Running TensorFlow 2.x GPU on Docker and GCP

If you are planning a relatively short training period (less than 24 hours), you may want to create a cheaper preemptible instance:

gcloud compute instances create gcp_instance_name \
--image ubuntu-1804-bionic-v20200916 \
--image-project ubuntu-os-cloud \
--boot-disk-device-name=boot_disk_name \
--boot-disk-size=150 \
--machine-type=n1-highmem-4 \
--accelerator=count=1,type=nvidia-tesla-t4 \
--maintenance-policy TERMINATE \
--boot-disk-type=pd-standard \
--network-interface subnet=default-subnet \
--metadata-from-file startup-script=startup_gcp.sh \
--preemptible

The startup script will install Docker and a few more useful libraries on your newly created machine:

echo "startup-script"

echo "Set locals and timezone"
sudo locale-gen "en_US.UTF-8"
sudo dpkg-reconfigure locales
sudo timedatectl set-timezone Asia/Singapore

# https://docs.nvidia.com/datacenter/tesla/tesla-installation-notes/index.html
echo "NVIDIA Driver Installation"
sudo apt-get install linux-headers-$(uname -r)
distribution=$(. /etc/os-release;echo $ID$VERSION_ID | sed -e 's/\.//g')
wget https://developer.download.nvidia.com/compute/cuda/repos/$distribution/x86_64/cuda-$distribution.pin
sudo mv cuda-$distribution.pin /etc/apt/preferences.d/cuda-repository-pin-600
sudo apt-key adv --fetch-keys https://developer.download.nvidia.com/compute/cuda/repos/$distribution/x86_64/7fa2af80.pub
echo "deb http://developer.download.nvidia.com/compute/cuda/repos/$distribution/x86_64 /" | sudo tee /etc/apt/sources.list.d/cuda.list
sudo apt-get update
sudo apt-get -y install cuda-drivers
nvidia-smi

echo ":trying to remove docker engine (if exists)"
sudo apt-get remove docker docker-engine docker.io containerd runc

echo ":apt-get update"
sudo apt-get update
sudo apt-get install -y \
    apt-transport-https \
    ca-certificates \
    curl \
    gnupg-agent \
    software-properties-common

echo ":curl -fsSL https://download.docker.com/linux/ubuntu/gpg | sudo apt-key add -"
curl -fsSL https://download.docker.com/linux/ubuntu/gpg | sudo apt-key add -

echo ":apt-key fingerprint 0EBFCD88"
sudo apt-key fingerprint 0EBFCD88

echo ":sudo add-apt-repository..."
sudo add-apt-repository \
   "deb [arch=amd64] https://download.docker.com/linux/ubuntu \
   $(lsb_release -cs) \
   stable"

sudo apt-get update

echo ":sudo apt-get install -y docker-ce docker-ce-cli containerd.io"
sudo apt-get install -y docker-ce docker-ce-cli containerd.io

# https://docs.docker.com/engine/install/linux-postinstall/
echo ":using docker without sudo"
sudo groupadd docker
sudo usermod -aG docker $USER
newgrp docker

echo Configure authentication to Container Registry.

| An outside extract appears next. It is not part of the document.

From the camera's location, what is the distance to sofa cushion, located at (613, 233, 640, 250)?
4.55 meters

# https://cloud.google.com/container-registry/docs/advanced-authentication
VERSION=2.0.2
OS=linux
ARCH=amd64

echo ":curl -L ..."
curl -L "https://github.com/GoogleCloudPlatform/docker-credential-gcr/releases/download/v${VERSION}/docker-credential-gcr_${OS}_${ARCH}-${VERSION}.tar.gz" -o docker-credential-gcr_linux_amd64-2.0.2.tar.gz

echo ":tar xvf ..."
tar xvf "./docker-credential-gcr_${OS}_${ARCH}-${VERSION}.tar.gz"

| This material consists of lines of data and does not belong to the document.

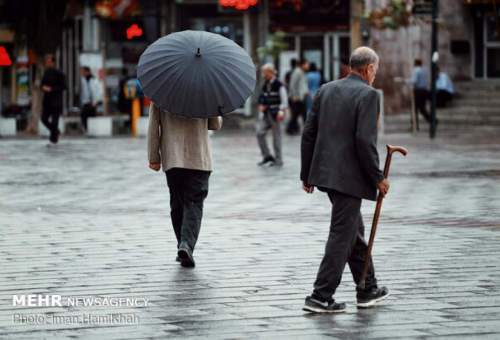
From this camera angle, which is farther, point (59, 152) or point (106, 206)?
point (59, 152)

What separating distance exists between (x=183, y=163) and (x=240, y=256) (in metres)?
0.99

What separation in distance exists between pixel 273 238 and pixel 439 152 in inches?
531

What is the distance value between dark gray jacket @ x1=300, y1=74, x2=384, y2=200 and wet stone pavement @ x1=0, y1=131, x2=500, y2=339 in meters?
0.82

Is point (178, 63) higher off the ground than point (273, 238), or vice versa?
point (178, 63)

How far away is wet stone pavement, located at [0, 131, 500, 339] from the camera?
7652 millimetres

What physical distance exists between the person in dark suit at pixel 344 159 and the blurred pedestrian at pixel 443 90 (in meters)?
27.4

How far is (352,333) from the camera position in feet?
24.1

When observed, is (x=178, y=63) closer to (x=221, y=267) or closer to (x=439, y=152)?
(x=221, y=267)

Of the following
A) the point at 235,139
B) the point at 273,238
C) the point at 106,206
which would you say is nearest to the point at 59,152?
the point at 235,139

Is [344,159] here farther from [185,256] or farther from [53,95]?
[53,95]

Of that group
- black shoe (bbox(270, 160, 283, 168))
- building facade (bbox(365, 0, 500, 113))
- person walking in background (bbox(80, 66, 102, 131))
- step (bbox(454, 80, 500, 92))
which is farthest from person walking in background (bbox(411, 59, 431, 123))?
black shoe (bbox(270, 160, 283, 168))

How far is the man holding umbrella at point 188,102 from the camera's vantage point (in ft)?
32.8

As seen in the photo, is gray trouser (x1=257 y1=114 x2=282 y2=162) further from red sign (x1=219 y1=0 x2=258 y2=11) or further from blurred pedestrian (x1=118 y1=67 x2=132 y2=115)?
red sign (x1=219 y1=0 x2=258 y2=11)

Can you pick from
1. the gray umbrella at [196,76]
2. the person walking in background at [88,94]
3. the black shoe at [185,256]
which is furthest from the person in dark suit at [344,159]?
the person walking in background at [88,94]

echo ":sudo cp ./docker-credential-gcr /usr/local/bin/docker-credential-gcr"
sudo cp ./docker-credential-gcr /usr/local/bin/docker-credential-gcr

echo ":chmod +x /usr/local/bin/docker-credential-gcr"
sudo chmod +x /usr/local/bin/docker-credential-gcr

echo ":docker-credential-gcr configure-docker"
docker-credential-gcr configure-docker

echo "Install nvidia-docker"
distribution=$(. /etc/os-release;echo $ID$VERSION_ID)
curl -s -L https://nvidia.github.io/nvidia-docker/gpgkey | sudo apt-key add -
curl -s -L https://nvidia.github.io/nvidia-docker/$distribution/nvidia-docker.list | sudo tee /etc/apt/sources.list.d/nvidia-docker.list
sudo apt-get update
sudo apt-get install -y nvidia-docker2
sudo systemctl restart docker

sudo apt install zip unzip

The docker file may look like this:

# We start with specifying our base image. Use the FROM keyword to do that -
# FROM tensorflow/tensorflow:2.3.0-gpu
# FROM tensorflow/tensorflow:latest-gpu
FROM tensorflow/tensorflow:nightly-gpu


RUN apt-get install -y locales
RUN sed -i -e 's/# en_US.UTF-8 UTF-8/en_US.UTF-8 UTF-8/' /etc/locale.gen && locale-gen
ENV LANG en_US.UTF-8
ENV LANGUAGE en_US:en
ENV LC_ALL en_US.UTF-8

# First, we set a working directory and then copy all the files for our app.
WORKDIR /usr/src/app

# copy all the files to the container
# adds files from your Docker client’s current directory.
COPY . .

RUN python3 -m pip install --upgrade pip

# install dependencies
# RUN pip install -r requirements.txt

RUN pip install numpy pandas sklearn matplotlib pandas_gbq

RUN apt-get install -y nano

RUN DEBIAN_FRONTEND="noninteractive" apt-get -y install tzdata
RUN ln -fs /usr/share/zoneinfo/Asia/Singapore /etc/localtime
RUN dpkg-reconfigure -f noninteractive tzdata

For cases where you will need to share directories between the host and the Docker, use:

docker run --name=docker_instance_name --gpus all -d -v ....

Based on this reference:

-v --volume=[host-src:]container-dest[:<options>]: Bind mount a volume.
-d to start a container in detached mode
--gpus GPU devices to add to the container (‘all’ to pass all GPUs)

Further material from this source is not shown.